To Mary Jane’s misted eyes it seemed to have bent like a caress or a kiss; she was still motionless in her strong melancholy, watching the snow falling.
Then there was only night and few fragile stars in the sky.

So, the last light in Paris remained lit on the landing full of snow, in
Ladurée’s backyard. Where now there was a cradle at the large gate, lightly resting on the soft
blanket of snow.
Inside the cradle, under a big blanket of heavy wool,
there is a child who screams, cries and
despairs; on the edge of the cradle there’s a name,
written with the painters’ bloody red:
Jane Baptiste.
The sharp crying of the newborn is like a magic flute, like an ultrasonic fluctuating and invisible call.
Lights up and awakens the other houses in the neighborhood.
It’s creating a small gathering of useless and curious people who want to know.
Even Mary Jane comes down and the guy comes up; he who switches off the street lamps with its long iron
now abandoned on the ground.

Oh God! How little is he!
Mary Jane shouted astonished, bringing her little hands on her cheeks.

Surely he was abandoned; let's get him out of the cold into the house!
Mary Jane’s stepmother falsely
ordered the housekeeper.

While she invited the priest to enter the house, looking at him with watchful and vile eyes.
Leaving out the rest of nosy neighbors.
The snow kept falling in large flakes.
Now, in the enlightened hall of the villa there were three people plus the priest and the little cradle.
They were all standing still, waiting for someone to start speaking, a task that was quickly acquitted by Madam Tussauds, resourceful and dictator, but also very scenic and theatrical.
- Insolent peasants! They creep even into
our homes to bring the evil fruit
of their sins! It’s incredible!
Isn’t it, Reverend? They have fun and then
they wash their hands!

Good lord! ... Peasants and poor people are convinced that your money can free them from their mortal sin!
Rev. Dumas said with his hands clasped in a vain prayer.
Mary Jane became all red with anger.

Don’t you think that poor people, the peasants
are just hungry? And they hope that here we could nourish and grow their son?
And who knows why and how much pain they had on abandoning him!
Mary Jane blurted out, nearly in tears,
imploring her stepmother with shining eyes,

who, however, was absorbed by a silent whisper with the priest and had not seen
nor heard the words of her stupid and hated niece, now her
little desired adoptive daughter.
In the meantime, outside it was getting snowed
stronger and the snow was coming down like a white blanket around the chatter of the curious...
It was coming down on the heads and hats of people asking information to the coachmen of the parked cab,
in that rough night out, near Ladurée House.
In the meantime in the glittering salon,
Madame Tussauds and Rev. Dumas
had already decided on where and how
little Jean Baptiste
would spend his first Christmas.

- The orphanage?! ... Oh my God, Madame! ... And you, Mr. Reverend! ... Christ! ... That's a terrible place!
Mary Jane had so voiced her anger, which was now unstoppable.

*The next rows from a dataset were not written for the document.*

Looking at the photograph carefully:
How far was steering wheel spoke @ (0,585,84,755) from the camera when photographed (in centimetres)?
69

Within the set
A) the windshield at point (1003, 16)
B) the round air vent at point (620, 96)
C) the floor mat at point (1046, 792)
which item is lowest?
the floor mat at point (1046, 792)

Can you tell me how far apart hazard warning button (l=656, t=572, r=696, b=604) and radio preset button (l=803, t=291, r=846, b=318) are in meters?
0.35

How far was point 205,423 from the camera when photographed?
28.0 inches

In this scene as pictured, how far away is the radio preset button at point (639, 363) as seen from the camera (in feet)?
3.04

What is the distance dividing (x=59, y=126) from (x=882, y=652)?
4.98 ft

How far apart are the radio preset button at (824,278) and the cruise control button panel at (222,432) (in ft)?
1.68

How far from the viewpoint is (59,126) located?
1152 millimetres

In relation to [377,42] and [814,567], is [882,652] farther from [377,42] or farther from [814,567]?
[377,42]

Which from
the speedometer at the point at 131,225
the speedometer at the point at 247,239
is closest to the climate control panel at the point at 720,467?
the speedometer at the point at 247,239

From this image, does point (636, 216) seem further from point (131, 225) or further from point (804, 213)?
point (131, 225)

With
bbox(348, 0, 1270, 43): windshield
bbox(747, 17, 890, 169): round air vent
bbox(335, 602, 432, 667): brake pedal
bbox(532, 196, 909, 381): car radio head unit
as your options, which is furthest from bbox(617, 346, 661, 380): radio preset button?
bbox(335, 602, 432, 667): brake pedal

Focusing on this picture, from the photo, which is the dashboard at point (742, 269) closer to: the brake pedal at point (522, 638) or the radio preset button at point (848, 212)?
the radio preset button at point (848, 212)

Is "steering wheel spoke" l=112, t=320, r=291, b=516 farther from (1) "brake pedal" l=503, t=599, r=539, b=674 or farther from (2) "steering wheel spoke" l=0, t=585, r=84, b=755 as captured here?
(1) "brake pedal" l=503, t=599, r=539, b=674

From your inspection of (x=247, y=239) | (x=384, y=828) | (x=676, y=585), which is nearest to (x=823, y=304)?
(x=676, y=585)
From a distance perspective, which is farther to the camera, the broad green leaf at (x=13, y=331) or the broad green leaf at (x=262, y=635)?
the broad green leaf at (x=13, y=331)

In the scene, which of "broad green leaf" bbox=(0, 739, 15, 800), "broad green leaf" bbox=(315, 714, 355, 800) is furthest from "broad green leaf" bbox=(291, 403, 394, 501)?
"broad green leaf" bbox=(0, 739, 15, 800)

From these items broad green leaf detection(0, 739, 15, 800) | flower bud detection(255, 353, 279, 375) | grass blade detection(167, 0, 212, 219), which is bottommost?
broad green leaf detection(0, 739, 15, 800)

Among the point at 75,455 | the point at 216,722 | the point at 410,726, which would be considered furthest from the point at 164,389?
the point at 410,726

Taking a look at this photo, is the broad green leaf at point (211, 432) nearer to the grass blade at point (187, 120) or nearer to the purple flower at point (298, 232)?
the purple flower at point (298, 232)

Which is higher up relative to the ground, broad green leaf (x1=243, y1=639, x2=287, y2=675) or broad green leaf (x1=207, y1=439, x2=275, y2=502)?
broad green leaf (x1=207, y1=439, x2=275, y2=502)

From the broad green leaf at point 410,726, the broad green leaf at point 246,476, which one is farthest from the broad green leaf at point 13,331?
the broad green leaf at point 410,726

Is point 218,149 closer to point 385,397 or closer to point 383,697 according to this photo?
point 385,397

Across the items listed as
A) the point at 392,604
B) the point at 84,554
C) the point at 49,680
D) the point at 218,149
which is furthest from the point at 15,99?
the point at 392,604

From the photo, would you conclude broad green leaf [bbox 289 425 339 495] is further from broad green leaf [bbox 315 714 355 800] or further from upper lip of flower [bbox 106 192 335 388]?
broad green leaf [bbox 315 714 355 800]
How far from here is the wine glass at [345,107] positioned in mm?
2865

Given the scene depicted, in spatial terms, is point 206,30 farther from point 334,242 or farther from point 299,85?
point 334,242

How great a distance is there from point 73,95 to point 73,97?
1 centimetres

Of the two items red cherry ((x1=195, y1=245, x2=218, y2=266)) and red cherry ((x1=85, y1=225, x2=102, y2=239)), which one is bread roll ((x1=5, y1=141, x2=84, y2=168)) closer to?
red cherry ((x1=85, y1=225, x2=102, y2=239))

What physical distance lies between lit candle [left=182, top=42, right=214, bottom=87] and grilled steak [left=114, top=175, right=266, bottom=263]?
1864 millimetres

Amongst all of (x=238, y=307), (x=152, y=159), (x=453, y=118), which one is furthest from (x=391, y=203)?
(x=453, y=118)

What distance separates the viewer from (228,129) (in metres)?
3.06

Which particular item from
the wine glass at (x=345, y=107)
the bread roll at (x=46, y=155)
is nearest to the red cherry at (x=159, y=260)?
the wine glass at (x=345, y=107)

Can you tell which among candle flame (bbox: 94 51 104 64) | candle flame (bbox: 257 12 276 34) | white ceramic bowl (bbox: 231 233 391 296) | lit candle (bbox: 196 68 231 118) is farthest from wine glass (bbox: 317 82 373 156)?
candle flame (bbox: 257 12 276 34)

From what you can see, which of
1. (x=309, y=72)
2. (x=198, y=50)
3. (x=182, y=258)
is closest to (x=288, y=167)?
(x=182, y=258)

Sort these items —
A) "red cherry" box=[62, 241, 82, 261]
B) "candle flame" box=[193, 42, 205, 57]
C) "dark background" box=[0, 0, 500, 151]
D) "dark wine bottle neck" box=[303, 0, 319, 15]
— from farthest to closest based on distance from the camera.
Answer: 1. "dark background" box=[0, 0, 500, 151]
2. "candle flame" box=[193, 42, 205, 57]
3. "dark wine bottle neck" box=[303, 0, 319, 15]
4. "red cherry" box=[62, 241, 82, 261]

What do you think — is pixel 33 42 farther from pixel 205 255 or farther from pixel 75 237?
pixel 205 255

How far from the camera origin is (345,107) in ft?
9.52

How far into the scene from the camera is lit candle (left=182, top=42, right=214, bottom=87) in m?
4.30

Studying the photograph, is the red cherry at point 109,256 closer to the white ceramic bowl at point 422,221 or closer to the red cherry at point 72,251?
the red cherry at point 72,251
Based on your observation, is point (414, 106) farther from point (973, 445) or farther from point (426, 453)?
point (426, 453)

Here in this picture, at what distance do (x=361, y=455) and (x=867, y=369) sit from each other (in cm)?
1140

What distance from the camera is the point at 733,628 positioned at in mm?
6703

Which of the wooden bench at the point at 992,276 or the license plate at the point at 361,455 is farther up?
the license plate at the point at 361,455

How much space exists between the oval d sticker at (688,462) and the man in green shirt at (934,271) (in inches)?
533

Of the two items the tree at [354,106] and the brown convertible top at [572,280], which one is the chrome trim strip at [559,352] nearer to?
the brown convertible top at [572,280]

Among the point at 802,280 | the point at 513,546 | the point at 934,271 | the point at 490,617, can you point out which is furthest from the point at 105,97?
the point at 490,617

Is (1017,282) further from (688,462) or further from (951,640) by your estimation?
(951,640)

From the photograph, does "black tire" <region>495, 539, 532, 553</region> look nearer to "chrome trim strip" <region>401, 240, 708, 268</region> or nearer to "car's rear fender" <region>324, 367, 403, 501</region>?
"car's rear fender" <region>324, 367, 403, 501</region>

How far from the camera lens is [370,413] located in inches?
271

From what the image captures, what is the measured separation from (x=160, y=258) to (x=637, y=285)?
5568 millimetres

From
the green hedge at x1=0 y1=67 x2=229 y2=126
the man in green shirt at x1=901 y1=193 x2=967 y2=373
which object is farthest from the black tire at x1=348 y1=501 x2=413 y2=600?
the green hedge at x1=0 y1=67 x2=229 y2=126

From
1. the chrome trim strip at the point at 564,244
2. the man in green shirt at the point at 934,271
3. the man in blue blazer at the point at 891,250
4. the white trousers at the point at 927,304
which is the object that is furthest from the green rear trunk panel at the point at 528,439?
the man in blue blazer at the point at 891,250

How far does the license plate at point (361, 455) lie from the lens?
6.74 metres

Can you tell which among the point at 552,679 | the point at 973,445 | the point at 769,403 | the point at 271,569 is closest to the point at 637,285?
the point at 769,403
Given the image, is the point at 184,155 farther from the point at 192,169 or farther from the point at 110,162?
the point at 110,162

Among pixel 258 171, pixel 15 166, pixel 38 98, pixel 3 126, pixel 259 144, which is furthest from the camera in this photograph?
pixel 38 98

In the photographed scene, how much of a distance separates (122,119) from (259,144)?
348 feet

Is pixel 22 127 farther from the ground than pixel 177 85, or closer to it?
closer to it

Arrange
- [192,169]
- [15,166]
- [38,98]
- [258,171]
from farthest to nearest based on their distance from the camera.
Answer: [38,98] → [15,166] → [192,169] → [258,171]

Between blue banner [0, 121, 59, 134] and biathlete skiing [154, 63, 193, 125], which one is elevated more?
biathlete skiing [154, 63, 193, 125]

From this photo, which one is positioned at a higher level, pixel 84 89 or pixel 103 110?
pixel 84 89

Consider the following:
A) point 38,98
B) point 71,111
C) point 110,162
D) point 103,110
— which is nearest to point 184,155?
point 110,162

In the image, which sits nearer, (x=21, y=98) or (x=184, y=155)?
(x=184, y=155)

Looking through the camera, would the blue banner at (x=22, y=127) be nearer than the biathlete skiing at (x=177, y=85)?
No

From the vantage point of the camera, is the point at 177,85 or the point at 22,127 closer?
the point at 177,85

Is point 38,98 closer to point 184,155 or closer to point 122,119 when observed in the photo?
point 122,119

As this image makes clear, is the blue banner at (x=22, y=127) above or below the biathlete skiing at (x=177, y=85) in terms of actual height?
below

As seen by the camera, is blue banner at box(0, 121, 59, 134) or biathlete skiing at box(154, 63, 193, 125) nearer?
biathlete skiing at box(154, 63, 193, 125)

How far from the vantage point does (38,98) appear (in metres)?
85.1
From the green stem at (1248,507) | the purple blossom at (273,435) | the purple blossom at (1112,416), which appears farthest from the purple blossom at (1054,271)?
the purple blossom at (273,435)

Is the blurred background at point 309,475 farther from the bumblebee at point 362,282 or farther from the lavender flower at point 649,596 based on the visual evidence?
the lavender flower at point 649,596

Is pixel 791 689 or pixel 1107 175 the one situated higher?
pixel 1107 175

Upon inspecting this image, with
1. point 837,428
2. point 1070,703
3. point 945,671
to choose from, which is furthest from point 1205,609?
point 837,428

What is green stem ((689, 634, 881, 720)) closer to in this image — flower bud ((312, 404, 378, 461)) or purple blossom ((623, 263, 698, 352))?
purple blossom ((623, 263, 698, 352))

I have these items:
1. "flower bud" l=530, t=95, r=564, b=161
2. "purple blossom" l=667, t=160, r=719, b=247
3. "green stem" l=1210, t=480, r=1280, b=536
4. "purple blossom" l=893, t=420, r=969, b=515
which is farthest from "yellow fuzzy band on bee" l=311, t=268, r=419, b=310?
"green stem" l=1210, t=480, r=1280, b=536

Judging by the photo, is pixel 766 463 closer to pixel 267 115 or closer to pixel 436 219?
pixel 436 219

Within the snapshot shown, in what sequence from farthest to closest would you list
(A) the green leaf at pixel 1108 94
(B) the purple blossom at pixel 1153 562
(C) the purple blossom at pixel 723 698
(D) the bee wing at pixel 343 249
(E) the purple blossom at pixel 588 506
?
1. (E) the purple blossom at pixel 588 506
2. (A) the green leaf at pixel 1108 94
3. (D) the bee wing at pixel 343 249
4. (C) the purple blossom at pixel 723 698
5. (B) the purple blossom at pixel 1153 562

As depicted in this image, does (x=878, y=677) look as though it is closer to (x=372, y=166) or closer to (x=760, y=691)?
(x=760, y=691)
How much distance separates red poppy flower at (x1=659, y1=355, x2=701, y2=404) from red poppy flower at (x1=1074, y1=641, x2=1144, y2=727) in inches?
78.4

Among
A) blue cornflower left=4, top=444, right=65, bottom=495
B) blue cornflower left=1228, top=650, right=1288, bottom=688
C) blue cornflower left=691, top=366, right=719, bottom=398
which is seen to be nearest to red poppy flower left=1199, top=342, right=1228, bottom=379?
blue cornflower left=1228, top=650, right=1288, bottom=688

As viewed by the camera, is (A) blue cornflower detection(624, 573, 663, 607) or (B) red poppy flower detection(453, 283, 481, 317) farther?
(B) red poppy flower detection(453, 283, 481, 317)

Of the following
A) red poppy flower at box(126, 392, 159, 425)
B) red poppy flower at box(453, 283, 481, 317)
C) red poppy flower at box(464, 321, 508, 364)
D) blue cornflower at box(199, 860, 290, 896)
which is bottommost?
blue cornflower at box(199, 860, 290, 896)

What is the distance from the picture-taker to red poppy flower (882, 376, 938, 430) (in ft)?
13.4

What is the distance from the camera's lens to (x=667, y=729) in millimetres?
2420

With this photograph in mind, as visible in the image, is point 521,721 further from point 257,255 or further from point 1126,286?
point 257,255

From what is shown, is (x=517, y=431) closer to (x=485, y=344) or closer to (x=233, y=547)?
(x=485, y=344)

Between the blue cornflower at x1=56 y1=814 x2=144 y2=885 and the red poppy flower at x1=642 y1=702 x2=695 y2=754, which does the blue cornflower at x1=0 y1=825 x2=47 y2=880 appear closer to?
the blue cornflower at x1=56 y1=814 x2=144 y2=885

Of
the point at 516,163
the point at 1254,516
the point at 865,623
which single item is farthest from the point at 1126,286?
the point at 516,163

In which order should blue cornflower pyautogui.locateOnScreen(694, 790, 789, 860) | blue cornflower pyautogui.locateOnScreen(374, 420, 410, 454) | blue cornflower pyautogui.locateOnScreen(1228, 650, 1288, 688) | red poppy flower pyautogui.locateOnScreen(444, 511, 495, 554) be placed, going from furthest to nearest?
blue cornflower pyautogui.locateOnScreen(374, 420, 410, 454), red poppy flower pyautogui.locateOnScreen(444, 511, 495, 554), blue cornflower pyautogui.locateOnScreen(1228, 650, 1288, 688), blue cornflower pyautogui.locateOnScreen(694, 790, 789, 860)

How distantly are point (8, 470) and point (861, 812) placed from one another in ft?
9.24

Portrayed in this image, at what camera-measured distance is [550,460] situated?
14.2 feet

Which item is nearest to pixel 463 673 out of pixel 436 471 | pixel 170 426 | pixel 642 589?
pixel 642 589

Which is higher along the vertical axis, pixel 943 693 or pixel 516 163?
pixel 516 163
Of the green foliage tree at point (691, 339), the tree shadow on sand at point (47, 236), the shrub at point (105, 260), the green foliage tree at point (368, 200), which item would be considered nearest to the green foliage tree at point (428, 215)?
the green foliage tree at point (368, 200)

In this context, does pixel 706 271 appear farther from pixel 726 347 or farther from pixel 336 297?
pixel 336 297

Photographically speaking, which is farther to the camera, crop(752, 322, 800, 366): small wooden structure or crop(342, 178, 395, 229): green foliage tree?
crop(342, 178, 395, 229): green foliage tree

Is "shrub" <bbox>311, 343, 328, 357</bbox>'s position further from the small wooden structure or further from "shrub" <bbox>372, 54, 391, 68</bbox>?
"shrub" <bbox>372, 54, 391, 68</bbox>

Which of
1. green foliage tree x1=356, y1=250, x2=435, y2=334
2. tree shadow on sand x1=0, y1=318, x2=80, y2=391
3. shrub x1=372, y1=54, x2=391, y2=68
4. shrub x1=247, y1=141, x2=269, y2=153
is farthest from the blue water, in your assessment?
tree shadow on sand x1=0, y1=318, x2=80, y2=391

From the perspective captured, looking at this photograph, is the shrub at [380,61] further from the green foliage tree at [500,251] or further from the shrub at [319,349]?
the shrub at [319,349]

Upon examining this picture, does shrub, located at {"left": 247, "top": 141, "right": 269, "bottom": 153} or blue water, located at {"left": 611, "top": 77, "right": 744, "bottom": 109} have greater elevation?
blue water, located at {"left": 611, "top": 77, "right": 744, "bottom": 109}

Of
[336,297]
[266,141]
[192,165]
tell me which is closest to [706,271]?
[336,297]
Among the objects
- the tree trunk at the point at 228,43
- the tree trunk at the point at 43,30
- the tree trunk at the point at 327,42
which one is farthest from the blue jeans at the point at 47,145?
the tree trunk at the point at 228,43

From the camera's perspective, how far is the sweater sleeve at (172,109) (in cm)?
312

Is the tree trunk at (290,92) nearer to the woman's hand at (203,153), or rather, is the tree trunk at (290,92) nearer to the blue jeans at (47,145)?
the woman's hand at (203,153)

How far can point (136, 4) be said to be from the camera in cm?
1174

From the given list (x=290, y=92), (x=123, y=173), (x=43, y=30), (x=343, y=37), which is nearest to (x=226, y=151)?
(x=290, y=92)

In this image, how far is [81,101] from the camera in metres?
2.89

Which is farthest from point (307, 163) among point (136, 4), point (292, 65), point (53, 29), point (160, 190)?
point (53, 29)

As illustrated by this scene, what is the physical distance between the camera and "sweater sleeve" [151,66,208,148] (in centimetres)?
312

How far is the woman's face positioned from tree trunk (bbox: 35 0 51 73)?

You should tell your daughter she ought to not use the Lord's name in vain!
Rev. Dumas promptly replied with
this catchphrase.

And you, Reverend Father... Shouldn’t you do good deeds?
The beautiful and brave little girl said with a trembling and fearful voice.

Mary Jane, shut up! Go to your room! Nooooow!!!
Madame Tussauds blurted out, possibly becoming more
ugly than usual and red as a pepper.
Mary Jane, although little, was well acquainted with the nastiness and pettiness of the adoptive Stepmother...
So in a heartbeat, she grabbed the cradle
and ran out!
She ran breathless as fast as she could,
towards the light of the Full Moon.
She ran a long time, without knowing
where to go and not knowing what to do,
nor why she had done
that gesture so clumsy and stupid.

The snow was still falling in white and quilted big flakes, as dancers for a music box overturned in the sky.
Dancers who, with their skirts, cover and swell
of a kind of bridal white
all the roofs and the streets of Paris.

So, in this story, in this long night,
there are still white flakes of white snow falling incessantly and creating an unbreakable and inexplicable connection
between Mary Jane’s and
Jane Baptist’s hearts.
Exactly this connection, which arises from
a past lived at the orphanage for her,
and a future snatched to the orphanage for Jean Baptiste.
Exactly this connection set out
under the light snowflakes
shortly before Christmas in Paris.
This unique and unspoken connection,
this embrace as fugitives.
Like a flake
tightened in this strange story,
it was author of a great little miracle.

On that night like two fugitives,
they found shelter in a barn, a stable,
among cows and lots of animals.
Clear is that the little girl did not know what to do. For the cold and for feeding the little Jean Baptiste, but above all she did not know how to make him stop crying and screaming!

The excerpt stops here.